An exact restatement of the data is required, with the images omitted.

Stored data
# # #
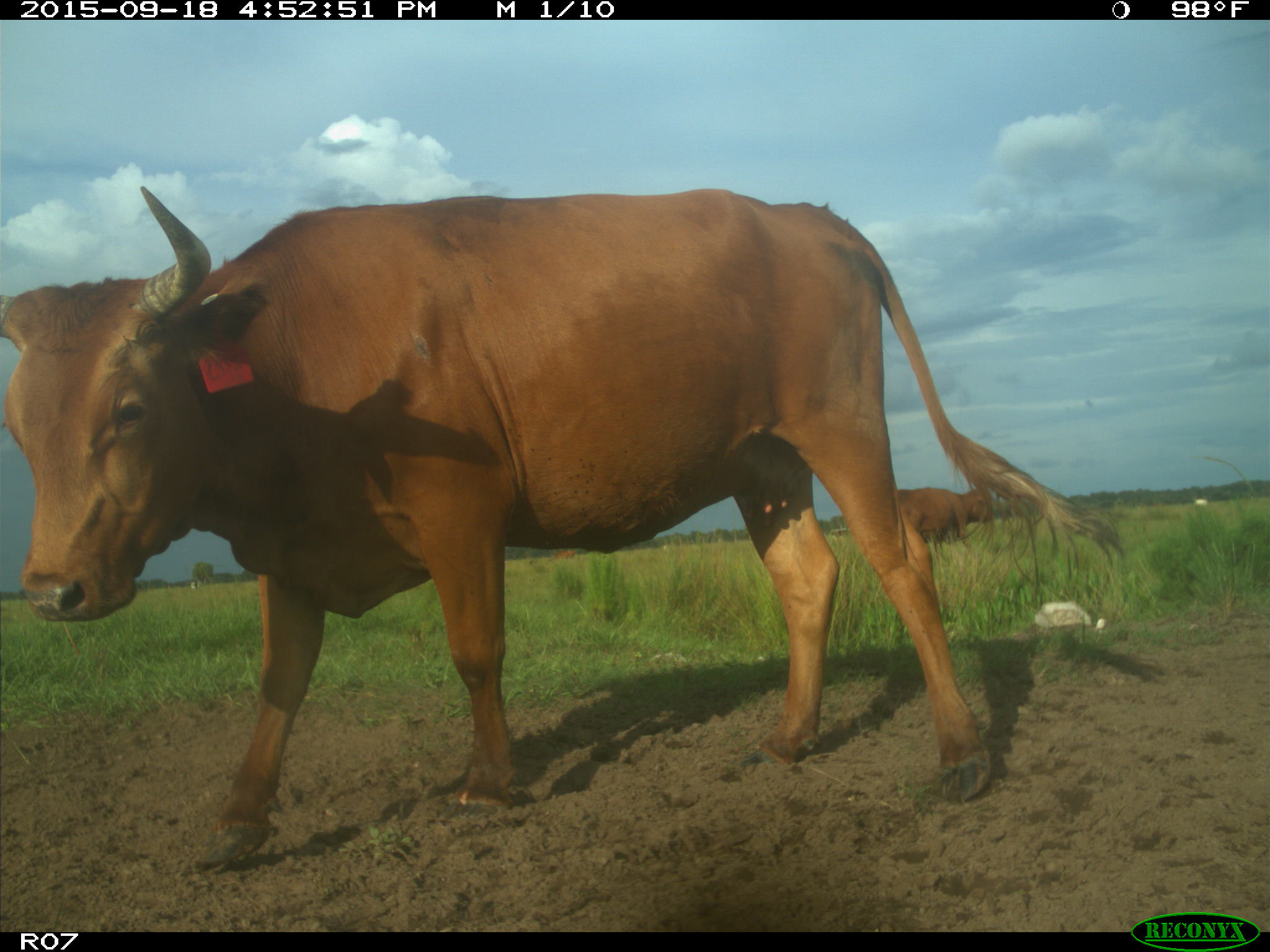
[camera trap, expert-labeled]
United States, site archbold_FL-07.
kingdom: Animalia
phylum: Chordata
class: Mammalia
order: Artiodactyla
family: Bovidae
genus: Bos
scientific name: Bos taurus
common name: domestic cow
# # #
_RESPONSE BOX_
[camera trap, expert-labeled]
United States, site archbold_FL-07.
kingdom: Animalia
phylum: Chordata
class: Mammalia
order: Artiodactyla
family: Bovidae
genus: Bos
scientific name: Bos taurus
common name: domestic cow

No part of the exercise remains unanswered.